Review: The Ladies’ Man

em>The Ladies’ Man is a wild, exuberant reflection of Jerry Lewis’s diverse comic tones.

The Ladies’ Man
Photo: Paramount Pictures

In a career with its fair share of public relations blunders, probably the most notorious faux pas made by Jerry Lewis was his 2000 proclamation that he has never liked any female comedians and that he considers women’s function in the general scheme of things “as a producing machine that brings babies in the world,” either the woeful words of a severely disillusioned man battling various physical and mental ailments or a misguided, Andy Kaufman-esque attempt at performance art stand-up. At any rate, the comment isn’t so radically out of step from the Jerry Lewis who made the masterpiece The Ladies’ Man, which even though it could undoubtedly be taken as a manifesto on machismo, also happens to be a bizarre, sexually ambiguous, cantankerously skeptical burlesque on the ascent of feminine independence and the resulting commodification of masculinity, especially of the domesticated variety.

* [Dataset entries]
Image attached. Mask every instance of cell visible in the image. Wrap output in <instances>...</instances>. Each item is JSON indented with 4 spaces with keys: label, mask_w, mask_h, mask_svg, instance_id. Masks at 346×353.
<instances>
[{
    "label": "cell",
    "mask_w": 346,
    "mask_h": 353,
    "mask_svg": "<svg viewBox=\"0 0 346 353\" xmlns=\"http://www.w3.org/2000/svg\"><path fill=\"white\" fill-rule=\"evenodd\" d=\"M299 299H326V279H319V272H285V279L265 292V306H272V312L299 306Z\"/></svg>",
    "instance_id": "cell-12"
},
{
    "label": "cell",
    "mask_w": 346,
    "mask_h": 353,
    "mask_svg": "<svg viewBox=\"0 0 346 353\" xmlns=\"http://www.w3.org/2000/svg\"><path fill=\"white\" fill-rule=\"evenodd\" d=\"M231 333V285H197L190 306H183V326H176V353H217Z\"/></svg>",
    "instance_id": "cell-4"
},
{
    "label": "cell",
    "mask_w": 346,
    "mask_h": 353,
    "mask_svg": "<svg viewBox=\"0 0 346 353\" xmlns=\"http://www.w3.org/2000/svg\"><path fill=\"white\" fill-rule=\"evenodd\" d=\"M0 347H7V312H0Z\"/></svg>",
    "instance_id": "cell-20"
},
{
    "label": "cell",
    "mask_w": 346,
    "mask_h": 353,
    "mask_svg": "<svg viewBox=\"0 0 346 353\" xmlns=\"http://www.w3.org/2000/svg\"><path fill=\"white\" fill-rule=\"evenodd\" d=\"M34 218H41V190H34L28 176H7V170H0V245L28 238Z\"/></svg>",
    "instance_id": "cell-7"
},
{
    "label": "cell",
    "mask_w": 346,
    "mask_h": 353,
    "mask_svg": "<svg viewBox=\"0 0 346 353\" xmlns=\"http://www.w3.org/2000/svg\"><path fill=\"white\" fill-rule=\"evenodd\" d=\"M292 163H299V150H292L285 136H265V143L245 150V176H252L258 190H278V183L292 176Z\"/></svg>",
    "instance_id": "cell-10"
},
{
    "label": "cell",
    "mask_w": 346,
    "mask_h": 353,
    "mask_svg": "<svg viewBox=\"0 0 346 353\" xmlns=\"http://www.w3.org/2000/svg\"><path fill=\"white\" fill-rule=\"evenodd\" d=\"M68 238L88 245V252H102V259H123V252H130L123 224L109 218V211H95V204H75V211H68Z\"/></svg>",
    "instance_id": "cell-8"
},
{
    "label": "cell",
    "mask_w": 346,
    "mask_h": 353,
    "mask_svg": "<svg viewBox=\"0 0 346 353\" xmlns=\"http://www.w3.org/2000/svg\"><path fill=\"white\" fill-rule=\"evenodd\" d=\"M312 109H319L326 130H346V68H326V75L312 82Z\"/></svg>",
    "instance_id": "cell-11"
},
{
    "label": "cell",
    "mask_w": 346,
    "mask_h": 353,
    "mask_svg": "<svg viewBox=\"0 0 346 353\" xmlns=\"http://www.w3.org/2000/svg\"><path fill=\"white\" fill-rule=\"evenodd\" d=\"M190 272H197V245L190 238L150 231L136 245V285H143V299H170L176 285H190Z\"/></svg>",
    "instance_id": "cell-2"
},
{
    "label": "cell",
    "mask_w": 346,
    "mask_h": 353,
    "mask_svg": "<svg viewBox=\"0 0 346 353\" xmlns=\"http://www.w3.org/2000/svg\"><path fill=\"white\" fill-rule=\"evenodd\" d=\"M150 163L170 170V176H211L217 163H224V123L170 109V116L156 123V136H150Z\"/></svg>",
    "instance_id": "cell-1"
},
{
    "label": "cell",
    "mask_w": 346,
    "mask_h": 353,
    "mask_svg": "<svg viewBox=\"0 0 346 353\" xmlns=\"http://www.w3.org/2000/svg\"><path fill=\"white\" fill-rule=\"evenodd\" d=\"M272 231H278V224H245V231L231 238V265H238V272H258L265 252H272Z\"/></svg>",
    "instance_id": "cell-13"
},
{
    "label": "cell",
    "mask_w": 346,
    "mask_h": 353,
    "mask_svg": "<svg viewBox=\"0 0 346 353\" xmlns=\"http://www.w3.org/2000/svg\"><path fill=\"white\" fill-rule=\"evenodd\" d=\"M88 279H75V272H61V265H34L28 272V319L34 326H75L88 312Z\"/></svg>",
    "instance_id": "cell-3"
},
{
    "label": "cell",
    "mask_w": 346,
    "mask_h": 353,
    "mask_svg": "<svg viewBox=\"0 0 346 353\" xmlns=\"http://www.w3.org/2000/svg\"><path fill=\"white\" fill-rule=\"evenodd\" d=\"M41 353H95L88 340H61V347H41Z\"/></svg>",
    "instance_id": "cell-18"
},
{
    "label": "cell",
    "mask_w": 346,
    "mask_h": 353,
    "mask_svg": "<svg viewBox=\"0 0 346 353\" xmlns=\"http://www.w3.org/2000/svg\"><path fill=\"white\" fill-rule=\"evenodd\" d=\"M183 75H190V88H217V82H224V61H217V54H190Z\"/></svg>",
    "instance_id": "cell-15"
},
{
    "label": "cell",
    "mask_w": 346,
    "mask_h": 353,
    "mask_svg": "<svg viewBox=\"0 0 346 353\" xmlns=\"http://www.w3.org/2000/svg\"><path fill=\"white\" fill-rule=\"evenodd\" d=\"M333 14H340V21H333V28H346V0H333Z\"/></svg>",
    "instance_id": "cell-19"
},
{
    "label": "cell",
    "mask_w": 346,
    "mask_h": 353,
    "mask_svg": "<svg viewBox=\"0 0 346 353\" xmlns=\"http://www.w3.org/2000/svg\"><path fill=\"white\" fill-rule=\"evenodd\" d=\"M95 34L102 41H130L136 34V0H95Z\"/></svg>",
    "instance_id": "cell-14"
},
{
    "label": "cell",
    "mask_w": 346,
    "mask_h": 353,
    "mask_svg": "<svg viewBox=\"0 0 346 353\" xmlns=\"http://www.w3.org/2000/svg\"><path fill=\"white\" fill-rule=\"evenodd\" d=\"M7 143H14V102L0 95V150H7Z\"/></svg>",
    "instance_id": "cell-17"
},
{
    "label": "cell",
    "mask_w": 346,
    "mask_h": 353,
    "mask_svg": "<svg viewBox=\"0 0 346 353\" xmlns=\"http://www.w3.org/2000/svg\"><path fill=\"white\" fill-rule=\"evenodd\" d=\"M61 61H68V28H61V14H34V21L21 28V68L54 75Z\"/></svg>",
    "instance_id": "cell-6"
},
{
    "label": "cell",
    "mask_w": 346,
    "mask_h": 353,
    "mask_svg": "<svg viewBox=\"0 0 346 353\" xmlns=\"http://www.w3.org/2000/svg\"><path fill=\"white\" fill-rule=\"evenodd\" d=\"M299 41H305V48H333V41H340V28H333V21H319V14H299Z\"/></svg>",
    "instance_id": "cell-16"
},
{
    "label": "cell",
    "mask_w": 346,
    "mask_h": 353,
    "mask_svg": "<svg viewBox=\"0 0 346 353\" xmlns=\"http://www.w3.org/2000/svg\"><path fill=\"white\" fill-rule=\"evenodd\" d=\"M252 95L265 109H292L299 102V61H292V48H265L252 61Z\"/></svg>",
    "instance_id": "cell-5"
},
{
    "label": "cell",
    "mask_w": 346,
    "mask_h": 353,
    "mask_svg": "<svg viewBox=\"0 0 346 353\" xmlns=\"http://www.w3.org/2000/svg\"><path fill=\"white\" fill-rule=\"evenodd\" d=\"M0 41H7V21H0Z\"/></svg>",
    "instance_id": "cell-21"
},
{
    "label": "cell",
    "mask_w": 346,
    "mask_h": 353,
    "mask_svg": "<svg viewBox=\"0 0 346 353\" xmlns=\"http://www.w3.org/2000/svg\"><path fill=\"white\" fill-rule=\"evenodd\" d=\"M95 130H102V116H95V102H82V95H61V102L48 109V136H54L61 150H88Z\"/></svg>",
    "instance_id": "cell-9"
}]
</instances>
---
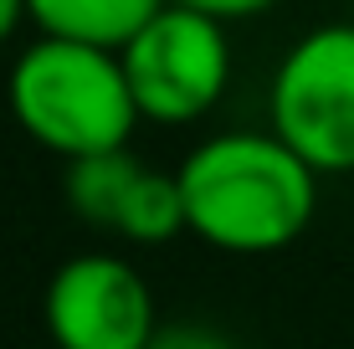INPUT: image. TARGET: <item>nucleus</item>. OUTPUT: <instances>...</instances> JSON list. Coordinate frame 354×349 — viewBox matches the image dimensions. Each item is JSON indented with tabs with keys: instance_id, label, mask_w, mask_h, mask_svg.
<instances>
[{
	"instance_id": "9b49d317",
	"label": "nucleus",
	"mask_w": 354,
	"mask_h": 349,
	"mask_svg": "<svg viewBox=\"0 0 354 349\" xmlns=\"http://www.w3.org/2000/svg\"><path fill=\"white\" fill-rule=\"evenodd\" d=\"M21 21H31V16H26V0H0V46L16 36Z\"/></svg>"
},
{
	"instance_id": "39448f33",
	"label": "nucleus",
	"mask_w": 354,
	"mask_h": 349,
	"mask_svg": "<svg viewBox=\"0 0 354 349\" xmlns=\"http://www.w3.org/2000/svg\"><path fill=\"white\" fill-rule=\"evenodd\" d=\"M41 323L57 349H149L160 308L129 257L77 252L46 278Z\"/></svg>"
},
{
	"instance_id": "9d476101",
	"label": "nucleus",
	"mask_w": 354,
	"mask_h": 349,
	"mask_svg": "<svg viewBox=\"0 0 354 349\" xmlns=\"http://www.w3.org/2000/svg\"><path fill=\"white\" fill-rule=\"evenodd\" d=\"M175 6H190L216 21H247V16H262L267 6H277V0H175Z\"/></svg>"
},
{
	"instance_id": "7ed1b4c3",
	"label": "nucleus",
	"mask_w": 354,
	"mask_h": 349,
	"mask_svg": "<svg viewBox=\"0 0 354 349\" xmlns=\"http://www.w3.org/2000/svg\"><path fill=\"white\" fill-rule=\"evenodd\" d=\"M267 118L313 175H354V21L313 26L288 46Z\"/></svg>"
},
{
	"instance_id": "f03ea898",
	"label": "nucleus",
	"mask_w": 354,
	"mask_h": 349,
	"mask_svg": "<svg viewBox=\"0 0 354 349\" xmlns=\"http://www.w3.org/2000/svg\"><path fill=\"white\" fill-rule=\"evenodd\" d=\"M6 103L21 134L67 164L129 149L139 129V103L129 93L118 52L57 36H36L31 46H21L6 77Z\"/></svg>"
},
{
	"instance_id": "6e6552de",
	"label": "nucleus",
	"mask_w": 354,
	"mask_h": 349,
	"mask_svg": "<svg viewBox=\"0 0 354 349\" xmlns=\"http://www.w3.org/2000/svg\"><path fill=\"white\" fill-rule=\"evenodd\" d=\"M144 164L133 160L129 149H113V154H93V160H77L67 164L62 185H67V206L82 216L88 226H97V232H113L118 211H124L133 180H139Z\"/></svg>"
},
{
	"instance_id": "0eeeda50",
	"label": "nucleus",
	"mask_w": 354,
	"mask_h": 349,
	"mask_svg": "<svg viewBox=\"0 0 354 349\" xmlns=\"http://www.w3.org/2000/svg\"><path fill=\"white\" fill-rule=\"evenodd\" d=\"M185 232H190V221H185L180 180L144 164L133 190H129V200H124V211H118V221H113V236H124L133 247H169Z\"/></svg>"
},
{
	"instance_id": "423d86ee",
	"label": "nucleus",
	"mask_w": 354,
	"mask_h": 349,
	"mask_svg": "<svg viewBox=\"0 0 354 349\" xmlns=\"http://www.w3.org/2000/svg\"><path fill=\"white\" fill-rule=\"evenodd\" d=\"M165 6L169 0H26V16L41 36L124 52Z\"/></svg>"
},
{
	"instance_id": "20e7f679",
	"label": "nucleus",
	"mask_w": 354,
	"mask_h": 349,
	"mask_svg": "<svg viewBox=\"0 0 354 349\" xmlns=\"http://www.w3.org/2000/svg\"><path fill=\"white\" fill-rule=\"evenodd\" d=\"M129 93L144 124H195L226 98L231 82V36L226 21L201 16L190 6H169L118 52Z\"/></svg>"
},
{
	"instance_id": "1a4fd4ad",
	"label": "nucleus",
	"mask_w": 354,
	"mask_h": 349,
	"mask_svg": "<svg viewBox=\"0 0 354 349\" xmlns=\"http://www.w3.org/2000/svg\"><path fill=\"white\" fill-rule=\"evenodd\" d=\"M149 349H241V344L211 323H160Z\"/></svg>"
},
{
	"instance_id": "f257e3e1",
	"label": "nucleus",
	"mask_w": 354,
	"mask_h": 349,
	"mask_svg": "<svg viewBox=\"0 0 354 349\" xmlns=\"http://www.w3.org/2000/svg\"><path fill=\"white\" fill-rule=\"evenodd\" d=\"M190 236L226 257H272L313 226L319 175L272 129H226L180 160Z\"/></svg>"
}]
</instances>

* [WORK TO COMPLETE]
#1 List every descriptive term the review places directly before the word "burlesque" in characterizing The Ladies' Man.
#2 Using the film review, answer each question on its own line:
(a) In what year did Jerry Lewis make his proclamation about female comedians?
(b) What credit is given for the photo?
(c) Whose name does the review use to describe one possible kind of performance art stand-up?
The records are separate material and have no connection to the review.

* [LIST OF SOLUTIONS]
#1
- bizarre
- sexually ambiguous
- cantankerously skeptical

#2
(a) 2000
(b) Paramount Pictures
(c) Andy Kaufman